SELECTED EXCERPT →
%%

In this notebook are introduced the main steps for the extraction and topological analysis of communities.

**Note:** this notebook is purposely not 100% comprehensive, it only discusses the basic things you need to get started. For all the details, algorithm/methods/evaluation facilities available in ``CDlib``, please refer to the official [documentation](https://cdlib.readthedocs.io) and the dedicated notebook appendix.

## Table of Contents

1. [Community Discovery Workflow](#workflow)
    1. [Graph Creation](#graph)
    2. [Community Discovery algorithm(s) selection and configuration ](#model)
    3. [Clustering Evaluation (Fitness functions)](#fitness)
    4. [Clustering Evaluation (Comparison)](#comparison)
    5. [Community/Statistics Visualization](#visualization)
    5. [Qualitative evaluation](#qualitative)
    7. [Ground Truth evaluation](#gt)

In [None]:
import cdlib
cdlib.__version__

<a id='workflow'></a>
## Community Discovery Workflow ([to top](#top))

The standard workflow can be summarized as:
- Network Creation
- Community Discovery algorithm(s) selection and configuration
- Clustering(s) evaluation (Fitness functions)
- Clustering(s) evaluation (Comparisons)
- Community/Statistics Visualization

In this section we will observe how to templating such workflow applying two classic network clustering algorithms: Label Propagation and louvain.
All analysis will be performed using ``CDlib``.

<a id="graph"></a>
### Graph object creation ([to top](#top))

As a first step we need to define the network topology that will be used as playground to study diffusive phenomena.

``CDlib`` natively supports both [``networkx``](https://networkx.github.io) and [``igraph``](https://igraph.org/python/) data structures.

In our examples, for the sake of simplicity, we will use ``networkx`` undirected graphs. 

In [None]:
import networkx as nx
g = nx.karate_club_graph()

<a id="model"></a>
### Community Discovery algorithm(s) selection and configuration ([to top](#top))

After having defined the graph, we can select the algorithm(s) to partition it.

In [None]:
from cdlib import algorithms

In [None]:
lp_coms = algorithms.label_propagation(g)

%%

TASK REQUIREMENTS →
1. Render this sentence from the community discovery notebook into Spanish: "After having defined the graph, we can select the algorithm(s) to partition it."
2. Echo everything in the community discovery notebook from "1. [Community Discovery" down to "Evaluation (Fitness functions)](#fitness)".
3. Pick up the community discovery notebook where it stops and write what comes next.
The lines that come next are not needed for anything here.

GIVEN INFORMATION →
%%

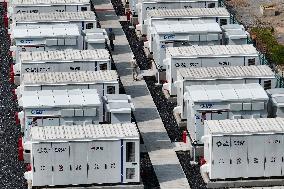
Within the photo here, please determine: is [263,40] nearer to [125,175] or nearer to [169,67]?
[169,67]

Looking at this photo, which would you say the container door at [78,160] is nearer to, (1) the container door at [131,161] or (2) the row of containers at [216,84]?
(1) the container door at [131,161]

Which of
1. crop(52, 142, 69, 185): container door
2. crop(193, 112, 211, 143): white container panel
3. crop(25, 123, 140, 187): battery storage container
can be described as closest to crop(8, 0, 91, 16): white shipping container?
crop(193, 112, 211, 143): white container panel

%%
%%

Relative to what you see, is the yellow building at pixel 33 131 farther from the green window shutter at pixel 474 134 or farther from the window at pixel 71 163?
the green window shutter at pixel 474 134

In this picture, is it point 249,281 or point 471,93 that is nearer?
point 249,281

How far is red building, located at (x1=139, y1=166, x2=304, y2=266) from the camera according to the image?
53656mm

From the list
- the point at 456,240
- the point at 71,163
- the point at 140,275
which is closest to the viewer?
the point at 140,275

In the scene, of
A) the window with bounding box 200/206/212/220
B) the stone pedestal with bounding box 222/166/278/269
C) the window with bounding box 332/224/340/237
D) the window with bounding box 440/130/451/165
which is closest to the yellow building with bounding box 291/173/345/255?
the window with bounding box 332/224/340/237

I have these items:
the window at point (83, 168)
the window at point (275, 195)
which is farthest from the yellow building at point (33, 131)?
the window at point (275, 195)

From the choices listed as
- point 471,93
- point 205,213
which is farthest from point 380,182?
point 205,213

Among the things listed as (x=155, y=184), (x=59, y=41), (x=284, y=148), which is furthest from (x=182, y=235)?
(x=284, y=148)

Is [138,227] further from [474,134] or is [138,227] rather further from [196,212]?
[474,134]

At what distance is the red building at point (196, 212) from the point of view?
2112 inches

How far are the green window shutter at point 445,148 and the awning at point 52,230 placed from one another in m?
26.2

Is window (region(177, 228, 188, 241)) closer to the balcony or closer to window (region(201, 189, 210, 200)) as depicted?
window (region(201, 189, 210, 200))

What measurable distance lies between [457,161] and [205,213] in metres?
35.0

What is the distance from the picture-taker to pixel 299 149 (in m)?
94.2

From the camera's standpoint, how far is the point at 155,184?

%%

ANSWERS TO THE TASKS →
1. Después de haber definido el grafo, podemos seleccionar el algoritmo o los algoritmos para particionarlo.

2.
1. [Community Discovery Workflow](#workflow)
    1. [Graph Creation](#graph)
    2. [Community Discovery algorithm(s) selection and configuration ](#model)
    3. [Clustering Evaluation (Fitness functions)](#fitness)

3.
In [None]:
louvain_coms = algorithms.louvain(g)

All Community Discovery algorithms generate as result an object that implements a concrete instance of the ``Clustering`` datatype.

In particular, both Louvain and Label Propagation returns a ``NodeClustering`` object having the following propterties:

In [None]:
louvain_coms.method_name # Clustering algorithm name

In [None]:
louvain_coms.method_parameters # Clustering parameters

In [None]:
louvain_coms.communities # Identified Clustering

In [None]:
louvain_coms.overlap # Wehter the clustering is overlapping or not

In [None]:
louvain_coms.node_coverage # Percentage of nodes covered by the clustering

Moreover, ``Clustering`` object allow also for the generation of a JSON representation of the results

In [None]:
louvain_coms.to_json()

<a id="fitness"></a>
### Clustering Evaluation (Fitness functions) ([to top](#top))

After having obtained a network clustering we can compute several indexes upon it.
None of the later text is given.